EXTRACTED ENTRIES:
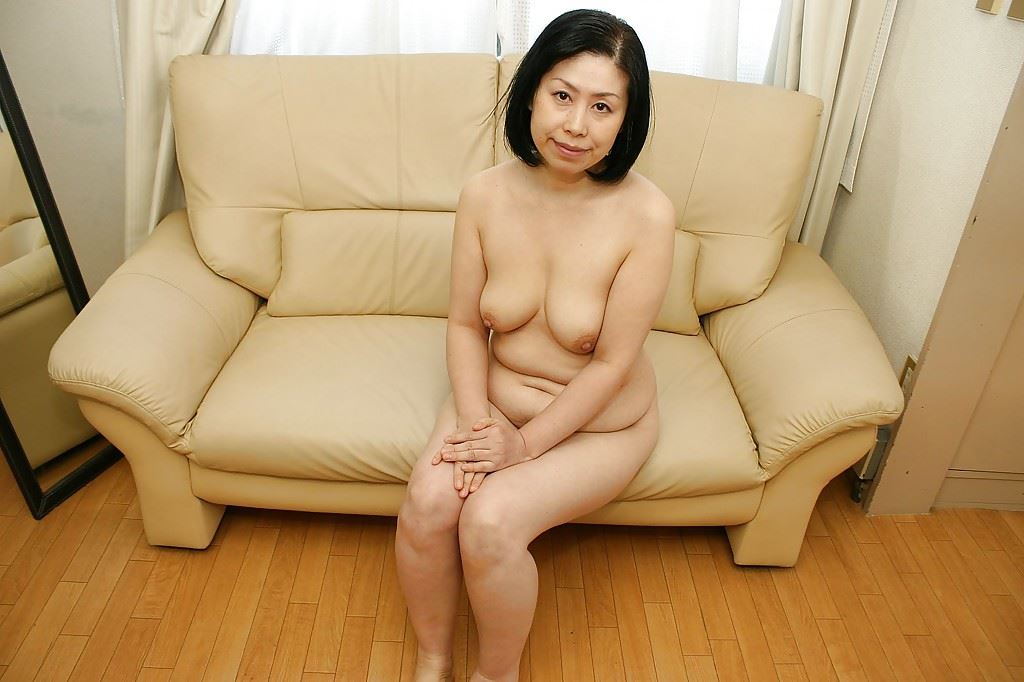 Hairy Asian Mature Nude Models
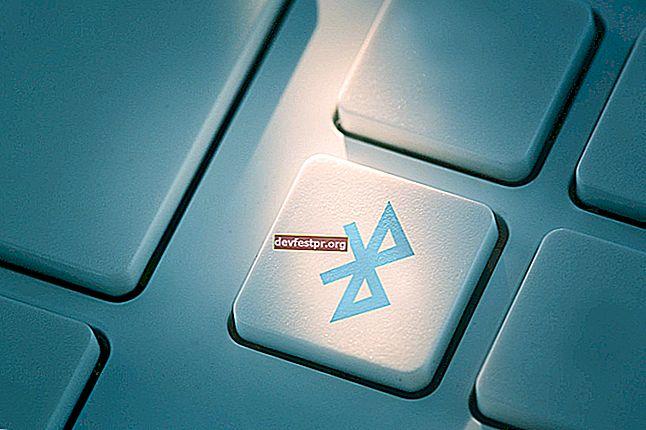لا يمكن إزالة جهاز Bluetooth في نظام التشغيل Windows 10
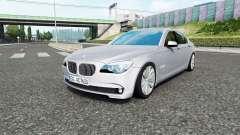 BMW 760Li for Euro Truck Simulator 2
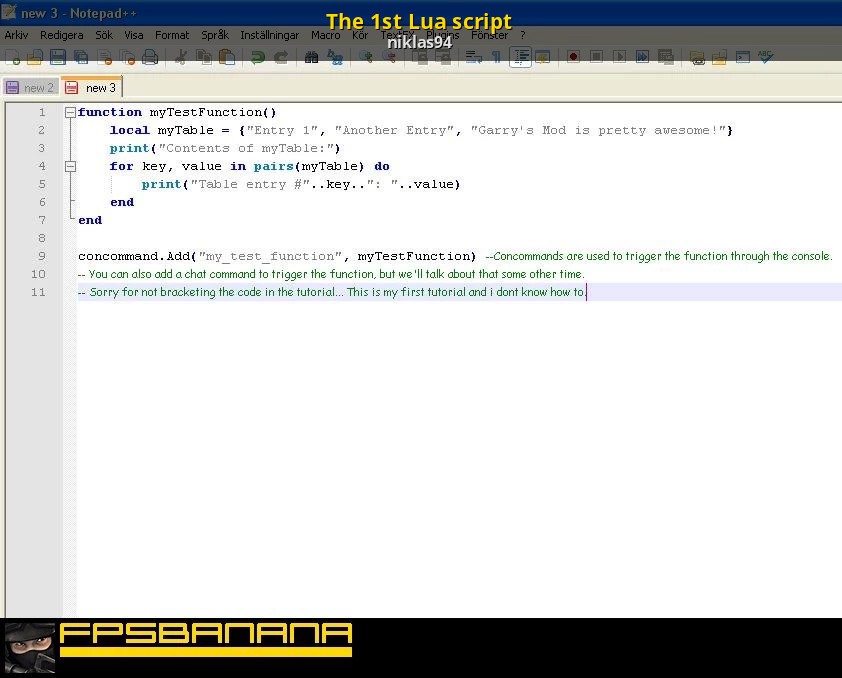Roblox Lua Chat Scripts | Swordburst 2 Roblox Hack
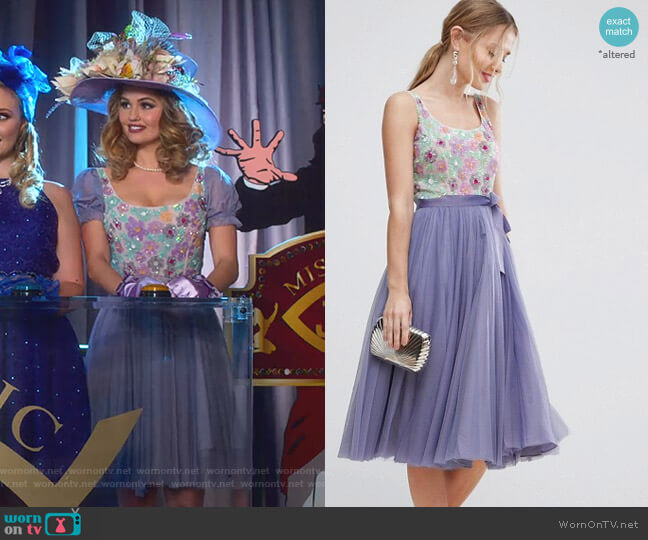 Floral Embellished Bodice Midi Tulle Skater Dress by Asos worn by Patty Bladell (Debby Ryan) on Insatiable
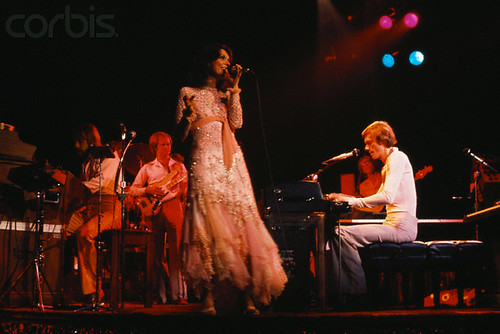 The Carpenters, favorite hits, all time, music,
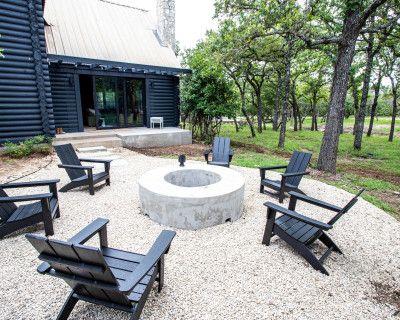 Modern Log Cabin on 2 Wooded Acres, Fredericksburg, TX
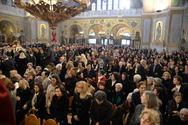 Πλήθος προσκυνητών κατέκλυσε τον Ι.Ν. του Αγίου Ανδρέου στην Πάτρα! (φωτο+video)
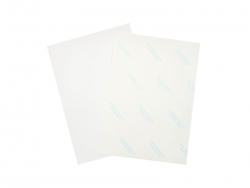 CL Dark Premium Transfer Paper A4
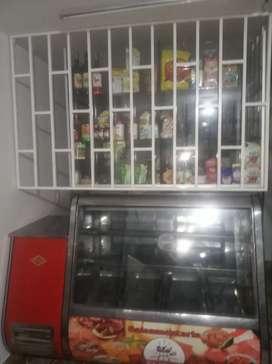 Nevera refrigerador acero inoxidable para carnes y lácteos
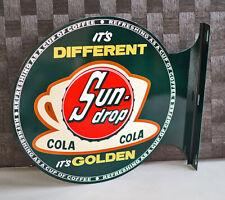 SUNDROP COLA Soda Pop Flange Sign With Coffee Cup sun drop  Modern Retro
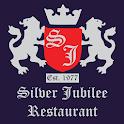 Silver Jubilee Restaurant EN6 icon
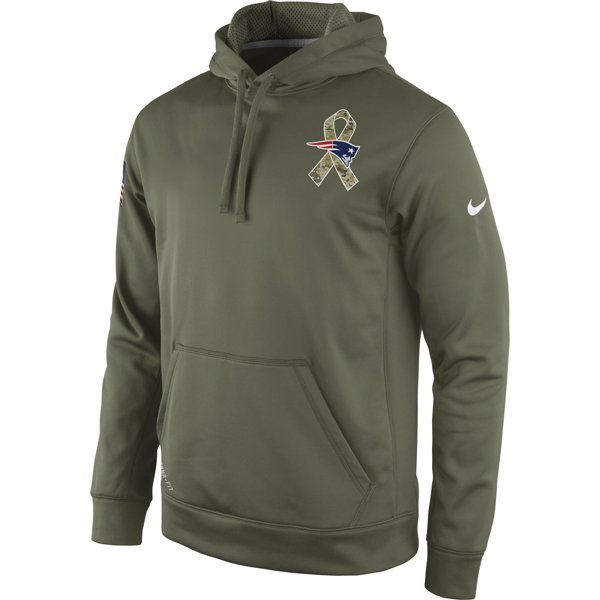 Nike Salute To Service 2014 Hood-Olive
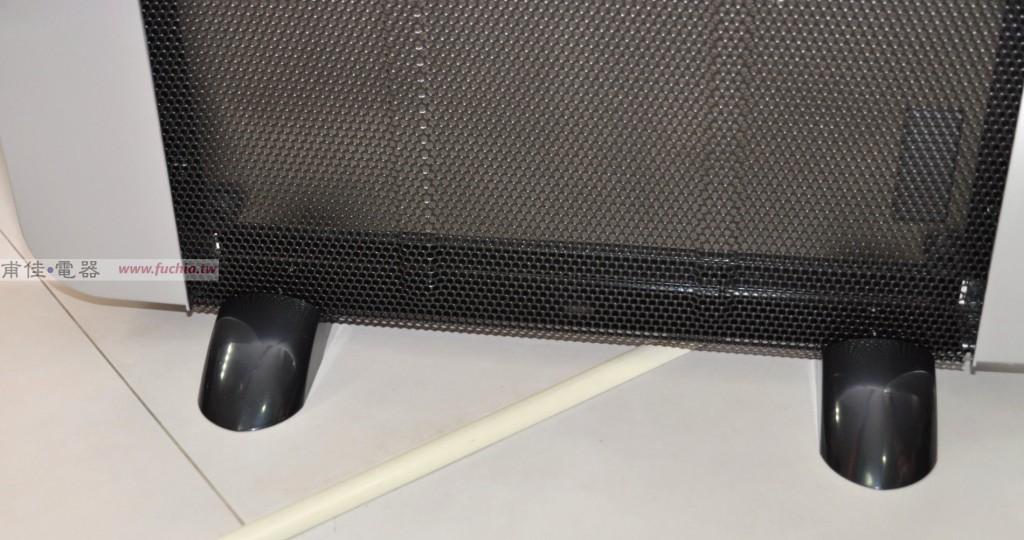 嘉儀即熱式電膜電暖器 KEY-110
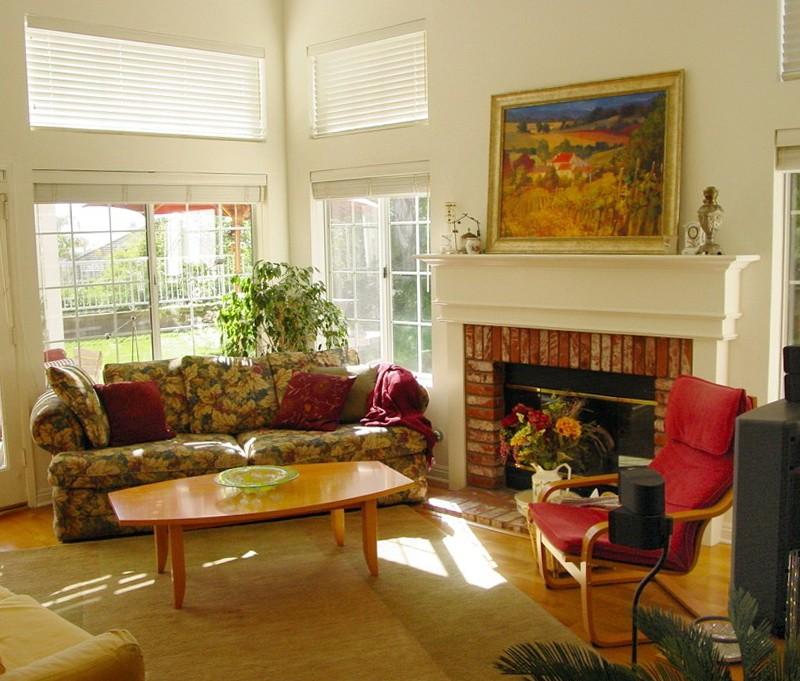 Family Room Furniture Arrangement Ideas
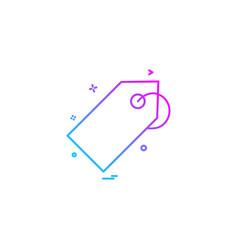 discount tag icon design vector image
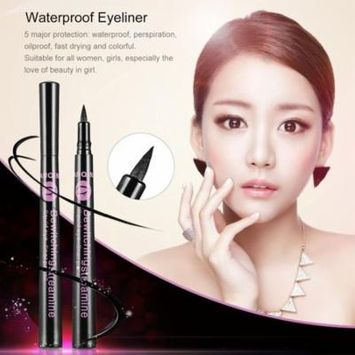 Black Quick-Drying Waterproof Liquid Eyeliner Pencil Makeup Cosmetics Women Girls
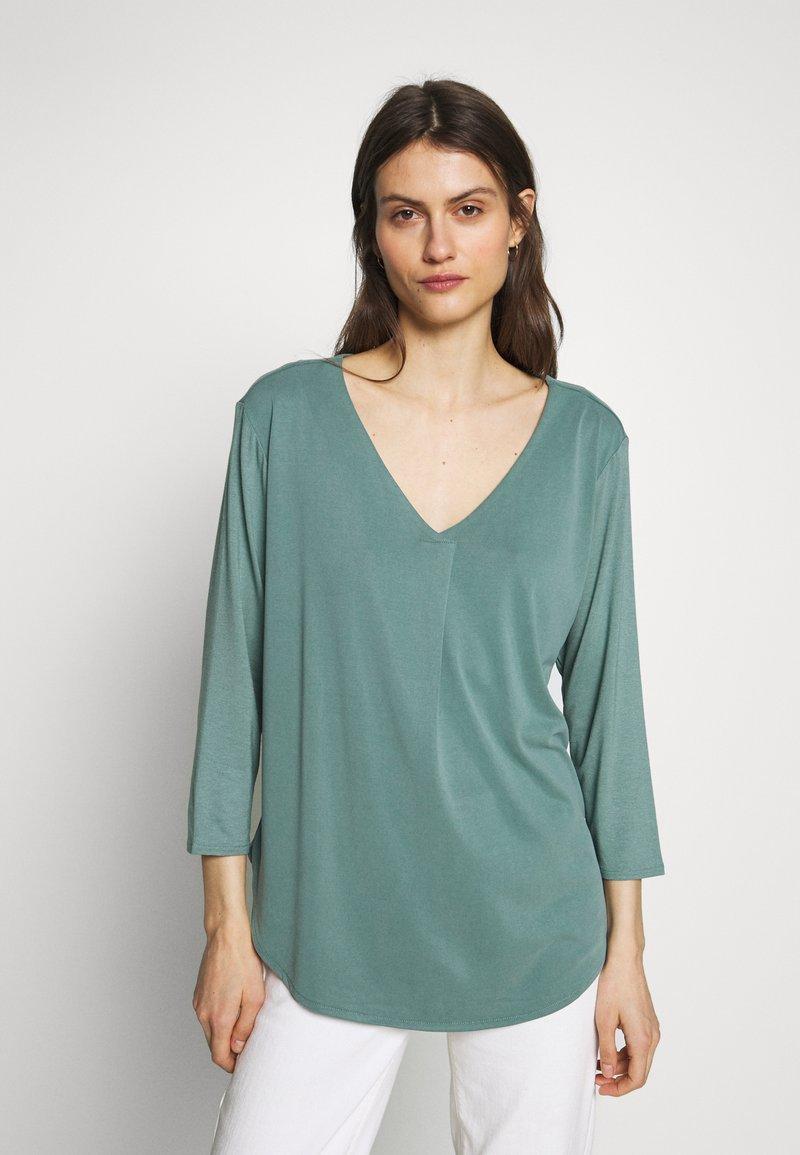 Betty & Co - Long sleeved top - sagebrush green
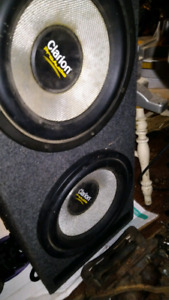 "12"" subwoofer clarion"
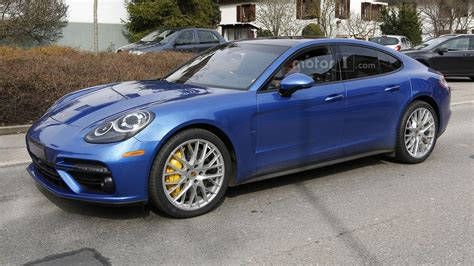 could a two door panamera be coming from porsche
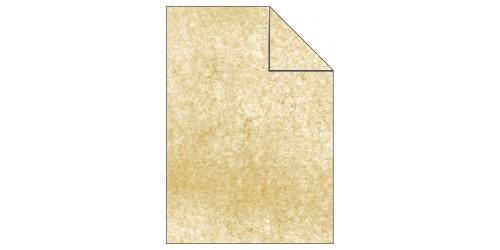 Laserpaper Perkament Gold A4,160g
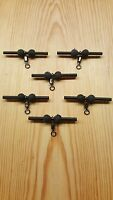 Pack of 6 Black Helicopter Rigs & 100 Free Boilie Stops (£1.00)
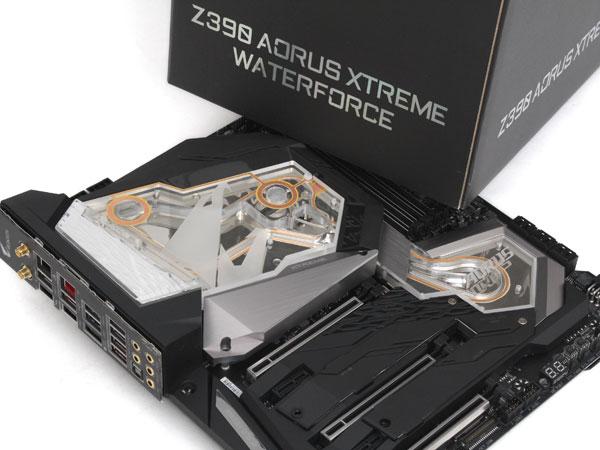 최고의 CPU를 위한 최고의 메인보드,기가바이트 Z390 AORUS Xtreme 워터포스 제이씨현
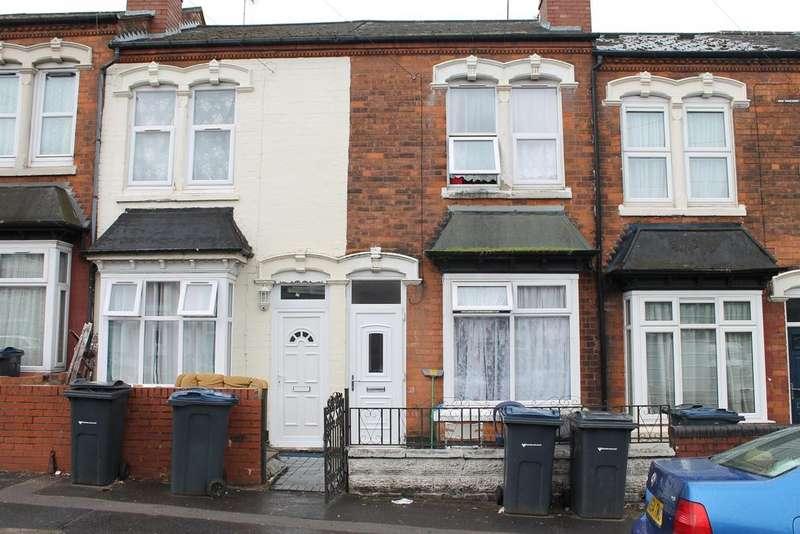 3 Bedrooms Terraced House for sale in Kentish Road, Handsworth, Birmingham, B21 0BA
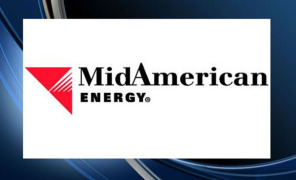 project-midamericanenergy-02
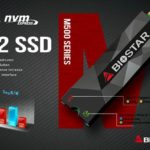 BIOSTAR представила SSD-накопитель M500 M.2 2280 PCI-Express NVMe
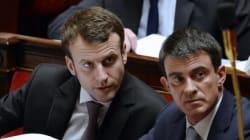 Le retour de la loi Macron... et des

PROBLEM TO SOLVE: Reproduce the lines from the one holding "Modern Log Cabin" through the end of the entries above exactly, keeping both ends and dropping every picture.

ANSWER BOX:
 Modern Log Cabin on 2 Wooded Acres, Fredericksburg, TX
 Πλήθος προσκυνητών κατέκλυσε τον Ι.Ν. του Αγίου Ανδρέου στην Πάτρα! (φωτο+video)
 CL Dark Premium Transfer Paper A4
 Nevera refrigerador acero inoxidable para carnes y lácteos
 SUNDROP COLA Soda Pop Flange Sign With Coffee Cup sun drop  Modern Retro
 Silver Jubilee Restaurant EN6 icon
 Nike Salute To Service 2014 Hood-Olive
 嘉儀即熱式電膜電暖器 KEY-110
 Family Room Furniture Arrangement Ideas
 discount tag icon design vector image
 Black Quick-Drying Waterproof Liquid Eyeliner Pencil Makeup Cosmetics Women Girls
 Betty & Co - Long sleeved top - sagebrush green
 "12"" subwoofer clarion"
 could a two door panamera be coming from porsche
 Laserpaper Perkament Gold A4,160g
 Pack of 6 Black Helicopter Rigs & 100 Free Boilie Stops (£1.00)
 최고의 CPU를 위한 최고의 메인보드,기가바이트 Z390 AORUS Xtreme 워터포스 제이씨현
 3 Bedrooms Terraced House for sale in Kentish Road, Handsworth, Birmingham, B21 0BA
 project-midamericanenergy-02
 BIOSTAR представила SSD-накопитель M500 M.2 2280 PCI-Express NVMe
 Le retour de la loi Macron... et des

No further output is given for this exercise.